EP recently wrote, “Business is all about relationships and one of the most common discussion pieces of the modern era is how many companies are being driven by their internal processes rather than focusing on building great relationships.”
There is no doubt that spending time with clients externally can enhance a relationship and can lead to business success. Nothing beats travelling to meet someone and cementing a relationship with them. However, as the world of work has changed and digitally enhanced options have become the norm, companies may have become too internally focused. Taking the example of corporate travel, businesses appear to be restricting their employees’ movement and this is now starting to be seen in the hotel industry. The argument could be because of overheads but it may also be related to the digitally connected world and the dependence on technology.
In the U.S. hotel occupancy was the highest its ever recorded during a second quarter – 69.5, according to STR. However the CEOs of both Hilton and Marriott International have noted that corporate travel is weakening.
Hilton CEO Christopher Nassetta argued the corporate travel environment would feel the benefit of tax reforms to “help change the psychology with our corporate customers.”

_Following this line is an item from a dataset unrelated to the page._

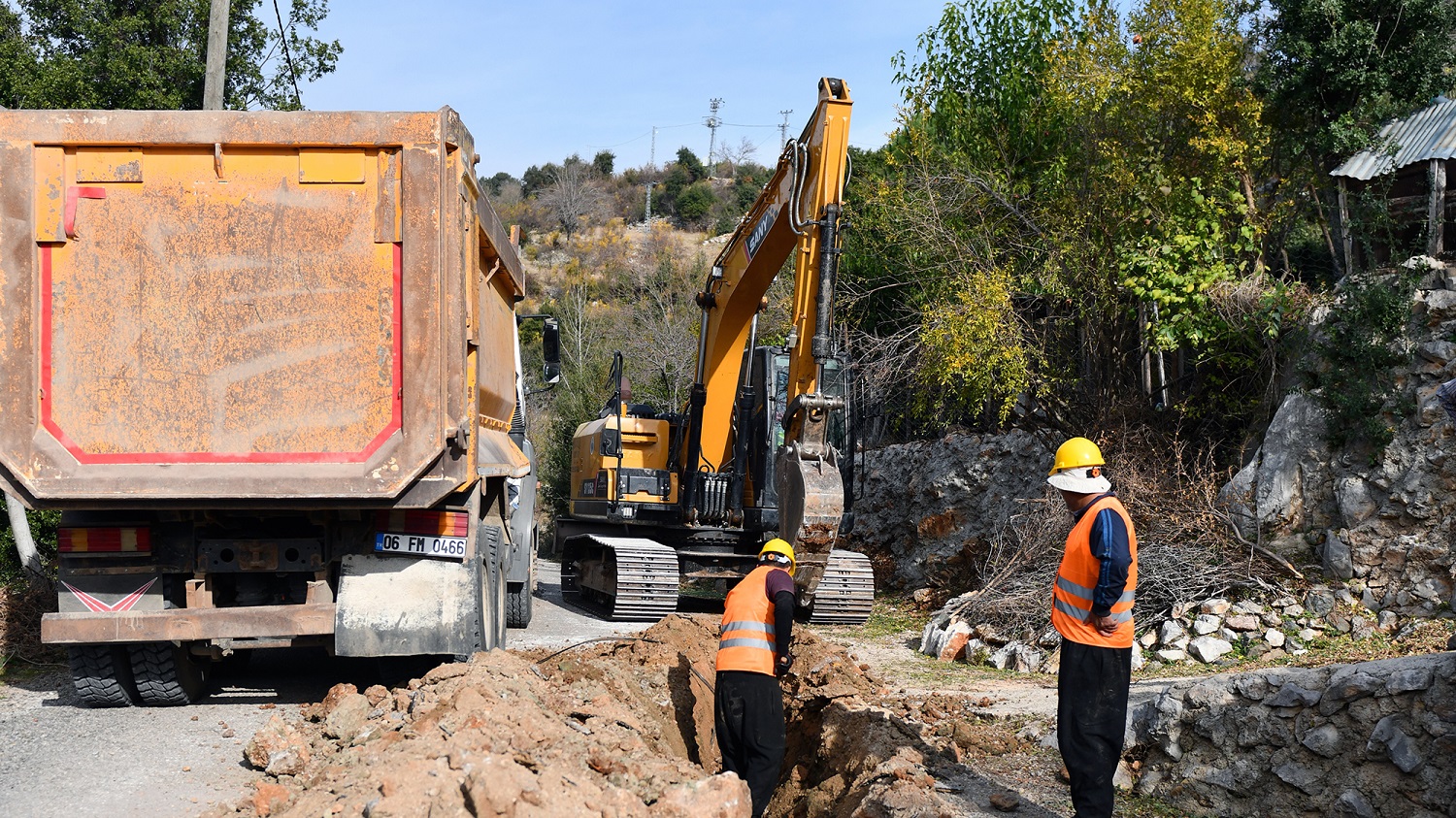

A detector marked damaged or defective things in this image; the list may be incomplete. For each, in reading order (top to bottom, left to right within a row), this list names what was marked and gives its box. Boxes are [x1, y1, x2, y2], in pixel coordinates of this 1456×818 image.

rusty dump truck [0, 109, 555, 703]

Marriott CEO Arne Sorenson echoed similar sentiments, saying “companies…are being very cautious about travel and very cautious about managing expenses.”
It is really a price sensitivity issue?
Or are companies no longer focusing on the need for relationships and instead relying on brands and digital activities to do the work for them? Companies may be cutting costs by stopping travel but this action could appear pessimistic for their employees and hinder that relationship.
There is no greater way of showing someone cares than meeting a client and discussing what their business objections are. Building trust, increasing sales, gaining advocates – the obvious reasons are there but it seems some have forgotten this.